Rade Milovanović

Personal information
- Born: 12 November 1954
- Died: 3 February 2024 (aged 69) Richardson, Texas, U.S.

Chess career
- Country: Yugoslavia Bosnia and Herzegovina (until 2002) United States (since 2002)
- Title: International Master (1988)
- Peak rating: 2450 (January 1995)

= Rade Milovanović =

Bosnia and Herzegovina chess player

Rade Milovanović (12 November 1954 – 3 February 2024) was a Bosnian chess International Master (IM) (1988) who has represented the United States since 2002, and was a Chess Olympiad team silver medalist in 1994.

==Biography==
In 1972, in Tuzla Rade Milovanović won the Bosnia and Herzegovina Junior Chess Championship.
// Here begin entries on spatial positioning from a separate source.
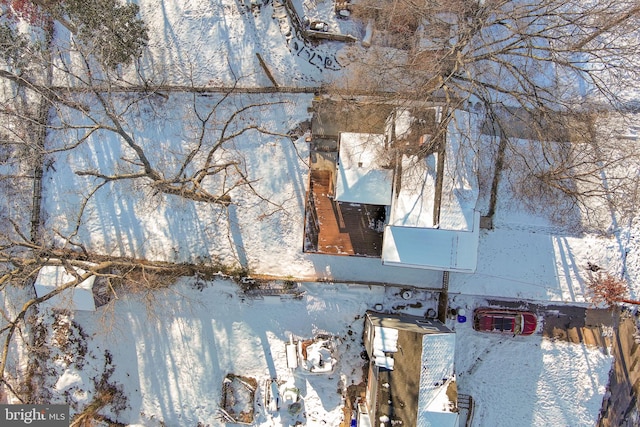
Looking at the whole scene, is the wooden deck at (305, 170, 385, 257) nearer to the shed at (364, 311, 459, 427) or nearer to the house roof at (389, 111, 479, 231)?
the house roof at (389, 111, 479, 231)

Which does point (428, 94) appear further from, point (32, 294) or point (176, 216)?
point (32, 294)

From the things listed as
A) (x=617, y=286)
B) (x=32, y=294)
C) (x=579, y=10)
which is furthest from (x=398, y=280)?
(x=32, y=294)

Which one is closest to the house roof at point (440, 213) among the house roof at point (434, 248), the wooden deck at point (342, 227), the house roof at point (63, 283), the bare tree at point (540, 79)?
the house roof at point (434, 248)

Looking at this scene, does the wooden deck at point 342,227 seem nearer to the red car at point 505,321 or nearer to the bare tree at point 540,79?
the bare tree at point 540,79

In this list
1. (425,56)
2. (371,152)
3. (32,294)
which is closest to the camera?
(371,152)

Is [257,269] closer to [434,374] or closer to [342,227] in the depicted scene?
[342,227]

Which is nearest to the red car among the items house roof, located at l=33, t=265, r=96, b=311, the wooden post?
the wooden post
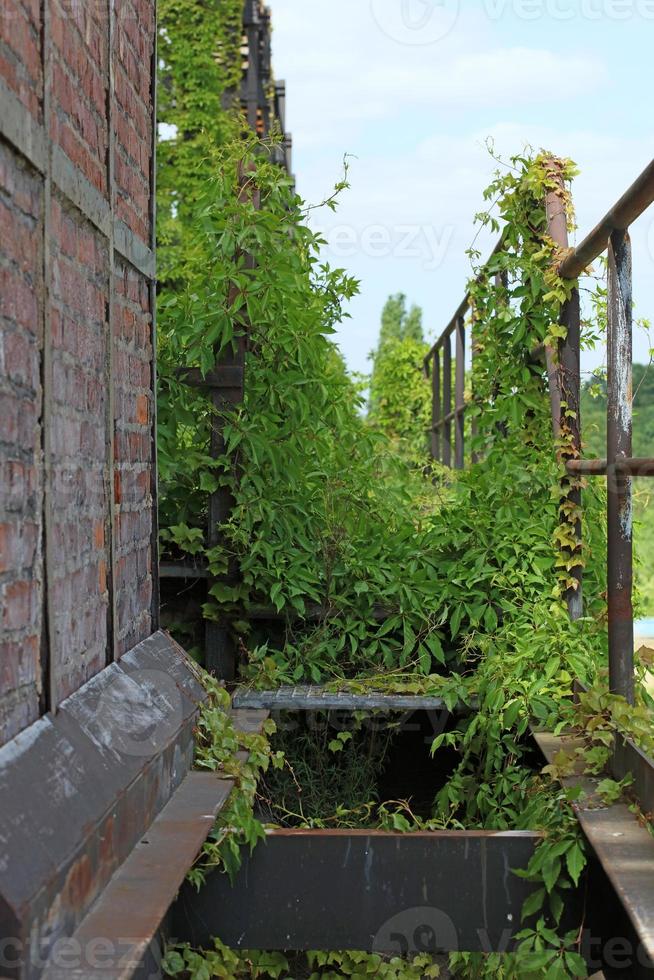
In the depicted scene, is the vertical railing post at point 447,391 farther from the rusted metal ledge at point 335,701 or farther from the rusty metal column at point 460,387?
the rusted metal ledge at point 335,701

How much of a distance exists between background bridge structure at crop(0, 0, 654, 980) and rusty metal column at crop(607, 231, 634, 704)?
10 mm

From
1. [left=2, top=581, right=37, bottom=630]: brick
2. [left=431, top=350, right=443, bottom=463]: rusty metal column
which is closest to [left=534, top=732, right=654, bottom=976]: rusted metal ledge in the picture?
[left=2, top=581, right=37, bottom=630]: brick

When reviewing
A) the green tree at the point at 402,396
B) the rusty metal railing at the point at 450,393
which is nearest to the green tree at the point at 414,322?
the green tree at the point at 402,396

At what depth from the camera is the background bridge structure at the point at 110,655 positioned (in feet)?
Answer: 6.70

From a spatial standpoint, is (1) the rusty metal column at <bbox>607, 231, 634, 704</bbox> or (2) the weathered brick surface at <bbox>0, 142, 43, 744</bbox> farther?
(1) the rusty metal column at <bbox>607, 231, 634, 704</bbox>

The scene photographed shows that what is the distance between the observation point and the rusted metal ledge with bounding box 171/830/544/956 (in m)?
2.92

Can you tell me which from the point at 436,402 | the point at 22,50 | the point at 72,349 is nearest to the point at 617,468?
the point at 72,349

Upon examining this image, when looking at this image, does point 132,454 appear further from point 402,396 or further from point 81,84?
point 402,396

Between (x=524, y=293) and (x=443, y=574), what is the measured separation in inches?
46.5

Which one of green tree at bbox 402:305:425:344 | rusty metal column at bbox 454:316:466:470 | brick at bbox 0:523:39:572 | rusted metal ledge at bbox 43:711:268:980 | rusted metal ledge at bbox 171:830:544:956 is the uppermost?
green tree at bbox 402:305:425:344

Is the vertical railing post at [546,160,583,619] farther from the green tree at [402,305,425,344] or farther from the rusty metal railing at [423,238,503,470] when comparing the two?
the green tree at [402,305,425,344]

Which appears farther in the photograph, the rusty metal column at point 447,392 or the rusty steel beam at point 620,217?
the rusty metal column at point 447,392

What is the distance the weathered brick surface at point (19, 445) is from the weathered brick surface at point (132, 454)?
0.83m

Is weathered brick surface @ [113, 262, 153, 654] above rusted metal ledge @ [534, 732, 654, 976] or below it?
above
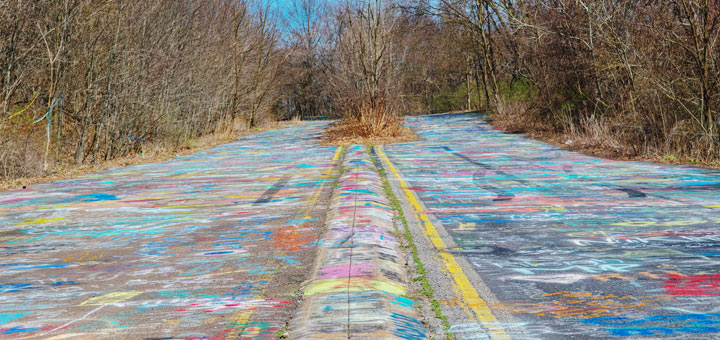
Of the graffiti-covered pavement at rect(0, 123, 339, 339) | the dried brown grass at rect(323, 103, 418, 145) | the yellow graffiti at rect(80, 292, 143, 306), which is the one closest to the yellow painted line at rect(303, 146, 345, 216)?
the graffiti-covered pavement at rect(0, 123, 339, 339)

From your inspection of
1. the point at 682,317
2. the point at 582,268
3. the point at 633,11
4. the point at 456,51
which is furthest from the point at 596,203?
the point at 456,51

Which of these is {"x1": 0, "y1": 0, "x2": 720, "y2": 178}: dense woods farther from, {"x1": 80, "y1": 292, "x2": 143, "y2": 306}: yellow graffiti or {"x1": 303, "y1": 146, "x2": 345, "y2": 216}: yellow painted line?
{"x1": 80, "y1": 292, "x2": 143, "y2": 306}: yellow graffiti

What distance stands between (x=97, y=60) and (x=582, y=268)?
14728mm

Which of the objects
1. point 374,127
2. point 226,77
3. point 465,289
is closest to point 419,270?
point 465,289

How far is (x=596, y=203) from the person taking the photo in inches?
320

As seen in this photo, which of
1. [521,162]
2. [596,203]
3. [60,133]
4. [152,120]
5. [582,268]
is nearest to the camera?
[582,268]

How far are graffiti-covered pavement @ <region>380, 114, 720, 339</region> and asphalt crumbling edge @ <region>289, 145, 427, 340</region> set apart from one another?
1.03 ft

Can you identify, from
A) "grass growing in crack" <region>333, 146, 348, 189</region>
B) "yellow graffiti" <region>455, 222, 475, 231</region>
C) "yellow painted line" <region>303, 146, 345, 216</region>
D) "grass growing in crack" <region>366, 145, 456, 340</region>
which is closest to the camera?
"grass growing in crack" <region>366, 145, 456, 340</region>

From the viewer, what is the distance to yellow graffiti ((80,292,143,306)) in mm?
4449

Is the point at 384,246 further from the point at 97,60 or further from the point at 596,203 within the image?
the point at 97,60

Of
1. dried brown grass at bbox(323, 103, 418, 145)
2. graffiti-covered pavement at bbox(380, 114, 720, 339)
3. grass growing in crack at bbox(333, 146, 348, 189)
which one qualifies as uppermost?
dried brown grass at bbox(323, 103, 418, 145)

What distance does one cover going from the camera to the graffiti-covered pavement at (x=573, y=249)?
3904 millimetres

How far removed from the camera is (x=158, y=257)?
5824 mm

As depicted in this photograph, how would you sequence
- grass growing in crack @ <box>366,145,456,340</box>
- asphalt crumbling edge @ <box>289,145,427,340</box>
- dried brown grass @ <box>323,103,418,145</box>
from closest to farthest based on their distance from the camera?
1. asphalt crumbling edge @ <box>289,145,427,340</box>
2. grass growing in crack @ <box>366,145,456,340</box>
3. dried brown grass @ <box>323,103,418,145</box>
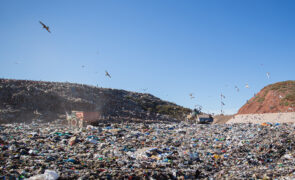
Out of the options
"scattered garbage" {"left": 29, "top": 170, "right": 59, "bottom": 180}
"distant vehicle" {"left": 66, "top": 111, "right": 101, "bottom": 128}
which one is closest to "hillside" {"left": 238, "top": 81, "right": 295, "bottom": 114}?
"distant vehicle" {"left": 66, "top": 111, "right": 101, "bottom": 128}

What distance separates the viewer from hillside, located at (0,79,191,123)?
51.4 feet

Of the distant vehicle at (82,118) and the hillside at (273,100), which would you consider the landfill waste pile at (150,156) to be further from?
the hillside at (273,100)

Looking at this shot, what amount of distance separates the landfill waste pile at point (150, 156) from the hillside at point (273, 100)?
7.30m

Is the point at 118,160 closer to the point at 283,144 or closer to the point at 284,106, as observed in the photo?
the point at 283,144

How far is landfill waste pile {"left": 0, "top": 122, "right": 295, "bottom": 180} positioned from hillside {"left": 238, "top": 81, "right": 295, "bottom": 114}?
730 centimetres

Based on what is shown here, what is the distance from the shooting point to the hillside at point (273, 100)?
14477 millimetres

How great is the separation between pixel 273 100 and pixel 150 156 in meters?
13.2

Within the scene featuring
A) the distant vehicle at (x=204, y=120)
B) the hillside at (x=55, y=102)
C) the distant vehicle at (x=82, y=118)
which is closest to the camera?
the distant vehicle at (x=82, y=118)

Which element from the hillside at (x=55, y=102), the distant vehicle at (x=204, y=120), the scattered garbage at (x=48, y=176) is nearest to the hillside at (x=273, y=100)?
the distant vehicle at (x=204, y=120)

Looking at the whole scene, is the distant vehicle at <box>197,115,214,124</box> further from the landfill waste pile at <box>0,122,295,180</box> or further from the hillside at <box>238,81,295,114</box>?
the landfill waste pile at <box>0,122,295,180</box>

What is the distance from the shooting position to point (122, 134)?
793 centimetres

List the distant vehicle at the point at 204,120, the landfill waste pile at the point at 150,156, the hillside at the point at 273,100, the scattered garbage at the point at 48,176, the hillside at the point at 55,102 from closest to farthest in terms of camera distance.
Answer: the scattered garbage at the point at 48,176
the landfill waste pile at the point at 150,156
the hillside at the point at 273,100
the distant vehicle at the point at 204,120
the hillside at the point at 55,102

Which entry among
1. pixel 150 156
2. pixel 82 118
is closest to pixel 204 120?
pixel 82 118

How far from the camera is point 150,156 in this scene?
18.3ft
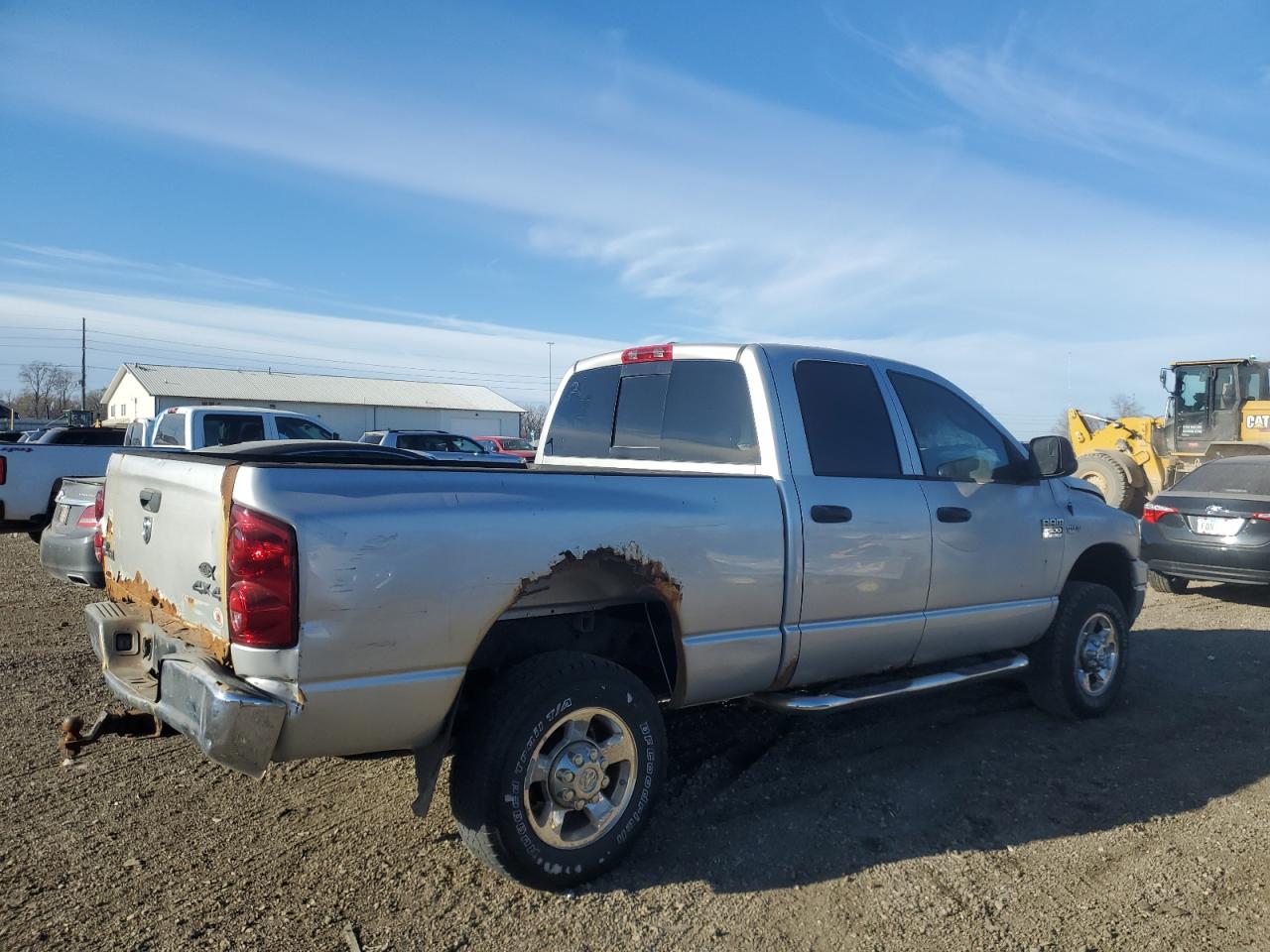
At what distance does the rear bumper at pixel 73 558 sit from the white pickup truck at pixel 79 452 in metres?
2.54

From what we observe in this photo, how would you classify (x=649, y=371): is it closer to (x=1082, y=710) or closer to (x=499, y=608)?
(x=499, y=608)

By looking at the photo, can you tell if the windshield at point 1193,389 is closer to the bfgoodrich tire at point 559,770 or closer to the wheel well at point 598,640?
the wheel well at point 598,640

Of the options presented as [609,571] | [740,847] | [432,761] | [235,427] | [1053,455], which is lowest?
[740,847]

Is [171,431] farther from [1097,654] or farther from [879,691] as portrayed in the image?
[1097,654]

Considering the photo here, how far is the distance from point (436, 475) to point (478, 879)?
60.3 inches

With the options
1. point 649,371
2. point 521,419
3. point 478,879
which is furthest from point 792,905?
point 521,419

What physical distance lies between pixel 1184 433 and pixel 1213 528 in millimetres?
9854

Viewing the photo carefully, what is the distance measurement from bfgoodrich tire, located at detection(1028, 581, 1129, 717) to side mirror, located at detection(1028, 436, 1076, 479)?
835 millimetres

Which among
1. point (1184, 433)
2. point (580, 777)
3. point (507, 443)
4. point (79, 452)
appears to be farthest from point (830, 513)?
point (507, 443)

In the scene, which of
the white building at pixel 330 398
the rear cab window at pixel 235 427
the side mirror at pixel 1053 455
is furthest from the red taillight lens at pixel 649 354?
the white building at pixel 330 398

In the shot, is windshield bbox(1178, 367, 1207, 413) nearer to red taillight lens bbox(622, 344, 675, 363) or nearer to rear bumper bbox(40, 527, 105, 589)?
red taillight lens bbox(622, 344, 675, 363)

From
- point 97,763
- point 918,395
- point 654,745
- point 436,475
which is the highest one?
point 918,395

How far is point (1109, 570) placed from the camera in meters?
5.90

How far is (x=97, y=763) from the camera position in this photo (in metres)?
4.39
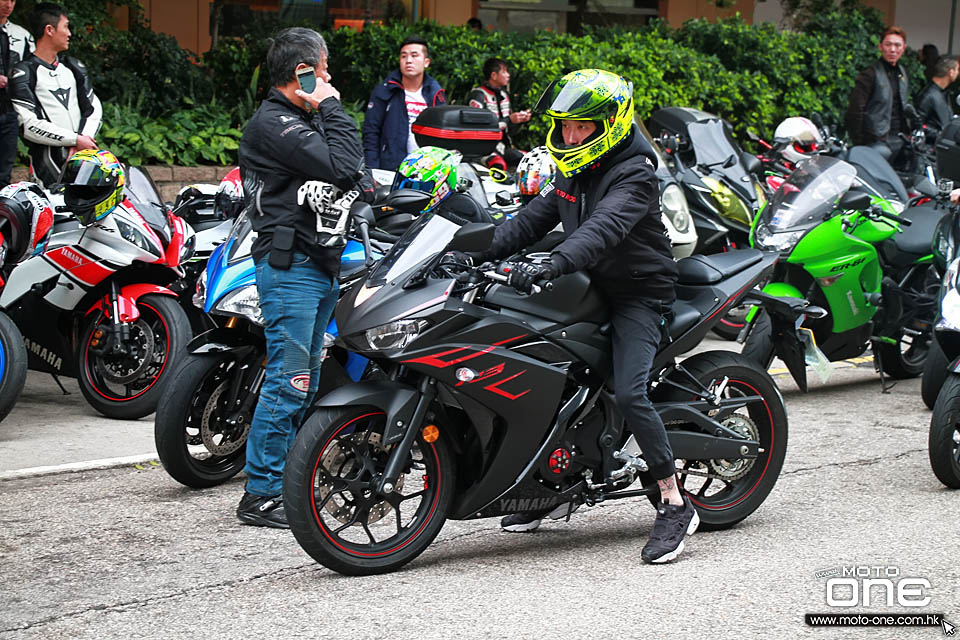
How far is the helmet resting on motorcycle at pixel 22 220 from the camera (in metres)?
7.28

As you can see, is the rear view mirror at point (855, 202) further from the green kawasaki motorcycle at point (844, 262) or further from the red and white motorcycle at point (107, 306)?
the red and white motorcycle at point (107, 306)

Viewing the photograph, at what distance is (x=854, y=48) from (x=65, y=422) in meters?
11.2

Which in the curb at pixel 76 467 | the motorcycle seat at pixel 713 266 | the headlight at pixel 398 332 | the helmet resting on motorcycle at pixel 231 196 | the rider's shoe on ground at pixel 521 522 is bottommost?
the curb at pixel 76 467

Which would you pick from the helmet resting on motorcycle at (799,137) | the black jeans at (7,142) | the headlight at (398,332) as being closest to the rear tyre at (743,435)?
the headlight at (398,332)

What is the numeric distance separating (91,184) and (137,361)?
40.1 inches

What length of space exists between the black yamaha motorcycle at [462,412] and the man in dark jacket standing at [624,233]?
102 mm

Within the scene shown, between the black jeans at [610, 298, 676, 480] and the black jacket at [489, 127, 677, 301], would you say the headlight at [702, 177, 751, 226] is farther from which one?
the black jeans at [610, 298, 676, 480]

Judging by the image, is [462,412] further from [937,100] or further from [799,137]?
[937,100]

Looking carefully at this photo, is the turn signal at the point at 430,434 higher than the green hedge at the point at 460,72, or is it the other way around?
the green hedge at the point at 460,72

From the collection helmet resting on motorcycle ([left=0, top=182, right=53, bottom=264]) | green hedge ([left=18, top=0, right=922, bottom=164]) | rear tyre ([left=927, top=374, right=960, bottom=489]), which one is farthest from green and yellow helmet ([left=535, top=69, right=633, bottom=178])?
green hedge ([left=18, top=0, right=922, bottom=164])

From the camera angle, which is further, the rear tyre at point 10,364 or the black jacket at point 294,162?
the rear tyre at point 10,364

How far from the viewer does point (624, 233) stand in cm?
500

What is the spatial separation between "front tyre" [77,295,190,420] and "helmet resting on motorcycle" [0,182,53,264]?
56 centimetres

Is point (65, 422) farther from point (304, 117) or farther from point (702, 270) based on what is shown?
point (702, 270)
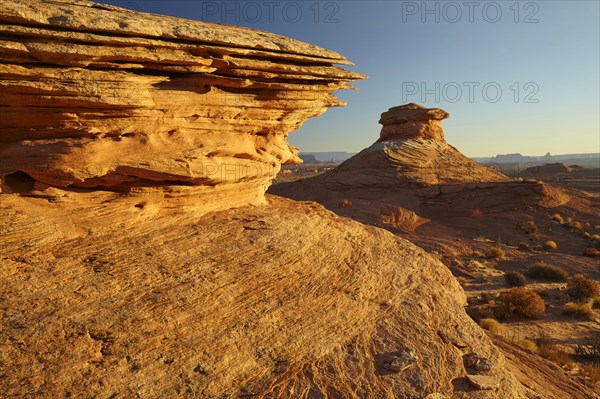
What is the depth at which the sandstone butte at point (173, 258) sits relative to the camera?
4.93m

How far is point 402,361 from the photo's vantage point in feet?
19.5

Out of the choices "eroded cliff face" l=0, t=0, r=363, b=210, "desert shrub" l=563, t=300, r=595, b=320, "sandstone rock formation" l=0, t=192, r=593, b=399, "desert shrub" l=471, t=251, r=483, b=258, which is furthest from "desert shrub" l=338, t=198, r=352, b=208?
"sandstone rock formation" l=0, t=192, r=593, b=399

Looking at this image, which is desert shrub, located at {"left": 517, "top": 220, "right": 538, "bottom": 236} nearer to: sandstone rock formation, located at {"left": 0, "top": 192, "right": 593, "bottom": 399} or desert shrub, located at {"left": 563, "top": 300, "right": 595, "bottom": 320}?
desert shrub, located at {"left": 563, "top": 300, "right": 595, "bottom": 320}

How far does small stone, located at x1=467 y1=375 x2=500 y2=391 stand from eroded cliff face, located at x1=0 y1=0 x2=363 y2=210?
560cm

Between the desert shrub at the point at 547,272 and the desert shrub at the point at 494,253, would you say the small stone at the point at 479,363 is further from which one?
the desert shrub at the point at 494,253

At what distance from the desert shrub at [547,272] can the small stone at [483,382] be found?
1324 cm

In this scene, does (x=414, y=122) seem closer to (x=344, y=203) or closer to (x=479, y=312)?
(x=344, y=203)

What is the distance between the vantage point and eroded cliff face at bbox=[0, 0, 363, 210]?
576 cm

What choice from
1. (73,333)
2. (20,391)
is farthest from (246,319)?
(20,391)

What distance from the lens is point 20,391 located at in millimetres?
4176

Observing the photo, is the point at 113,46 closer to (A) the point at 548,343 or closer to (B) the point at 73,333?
(B) the point at 73,333

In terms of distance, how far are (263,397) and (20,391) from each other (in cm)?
270

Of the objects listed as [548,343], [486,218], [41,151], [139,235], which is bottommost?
[548,343]

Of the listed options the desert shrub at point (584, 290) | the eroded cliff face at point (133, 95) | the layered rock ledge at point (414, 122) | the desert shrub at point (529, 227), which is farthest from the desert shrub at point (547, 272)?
the layered rock ledge at point (414, 122)
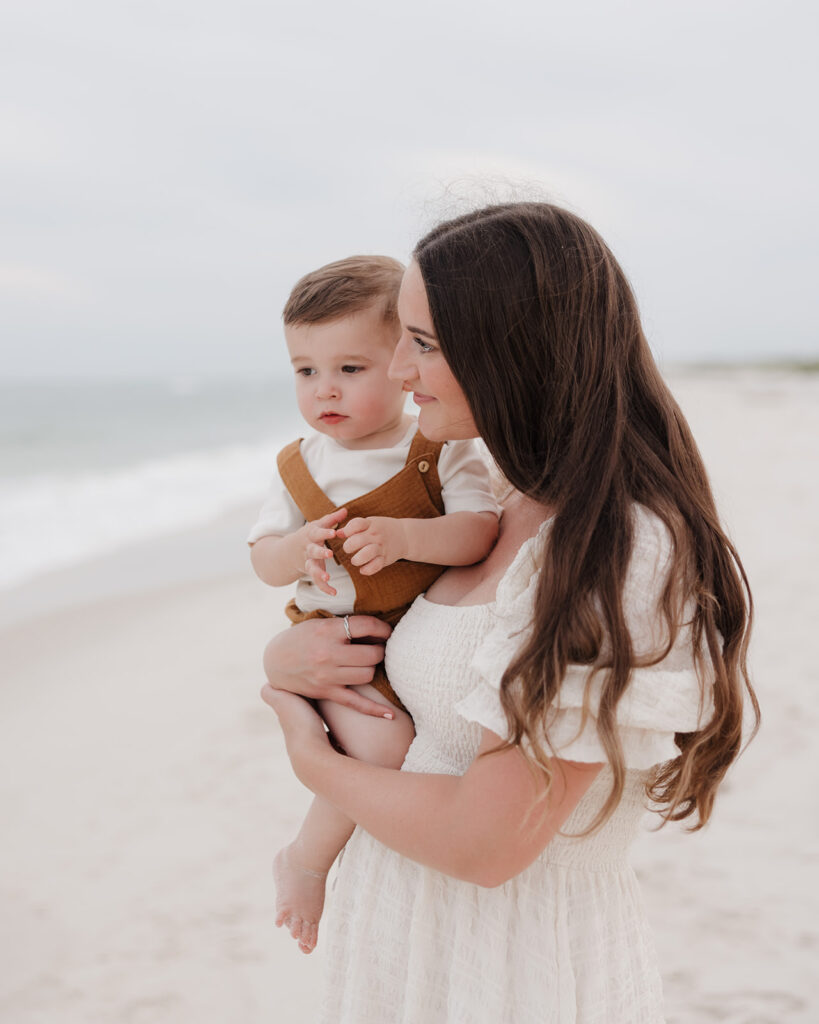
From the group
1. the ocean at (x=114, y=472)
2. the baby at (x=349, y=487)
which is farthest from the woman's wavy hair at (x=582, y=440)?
the ocean at (x=114, y=472)

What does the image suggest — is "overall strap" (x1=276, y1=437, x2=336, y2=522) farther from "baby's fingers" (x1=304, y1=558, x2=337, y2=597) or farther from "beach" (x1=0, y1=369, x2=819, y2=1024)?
"beach" (x1=0, y1=369, x2=819, y2=1024)

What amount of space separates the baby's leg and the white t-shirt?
0.26 metres

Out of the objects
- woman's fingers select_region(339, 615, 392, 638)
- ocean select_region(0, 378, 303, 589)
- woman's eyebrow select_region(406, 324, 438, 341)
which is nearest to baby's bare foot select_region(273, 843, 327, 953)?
woman's fingers select_region(339, 615, 392, 638)

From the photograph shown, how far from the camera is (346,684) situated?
1.82 m

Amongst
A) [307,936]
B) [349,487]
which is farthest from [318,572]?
[307,936]

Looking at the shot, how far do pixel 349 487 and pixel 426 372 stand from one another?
1.57ft

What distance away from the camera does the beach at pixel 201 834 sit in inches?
136

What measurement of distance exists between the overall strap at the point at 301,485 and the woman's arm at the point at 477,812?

In 1973, he won silver medal in the Yugoslavian Junior Chess Championship and won gold medal in the Balkan Junior Chess Championship.

Rade Milovanović played for Yugoslavia in the Men's Chess Balkaniad:
- In 1973, at first reserve board in the 5th Men's Chess Balkaniad in Poiana Brașov (+2, =2, -0) he won a team bronze medal and individual gold medal.

Rade Milovanović graduated University of Belgrade Faculty of Law in the mid-1970s. In 1988, he won International Chess Tournaments in Warsaw and Italy. In 1988, he was awarded the FIDE International Master (IM) title. In 1989, he came second in the International Chess Tournament in Tuzla. After the breakup of Yugoslavia, he represented Bosnia and Herzegovina.

Rade Milovanović played for Bosnia and Herzegovina in the Chess Olympiad:
- In 1994, at second reserve board in the 31st Chess Olympiad in Moscow (+1, =0, -1) and won a team silver medal.

Rade Milovanović moved to the United States in August 1998 and settled in Dallas. He won or split first place in several United States chess tournaments: PanAm Open (1998), Texoma Open (1999), Texas Masters (2002), U.S. Open Chess Championship (2008). In 1998, he won a chess tournament in Houston and in 1999 he won the Texas State Chess Championship. In 2000, Rade Milovanović shared 1st place in the international Chess Tournament in Las Vegas - National Open and in Dallas won the chess blitz tournament WBCA Grand Prix Blitz.

He worked as a chess coach for 20 years at the University of Texas at Dallas.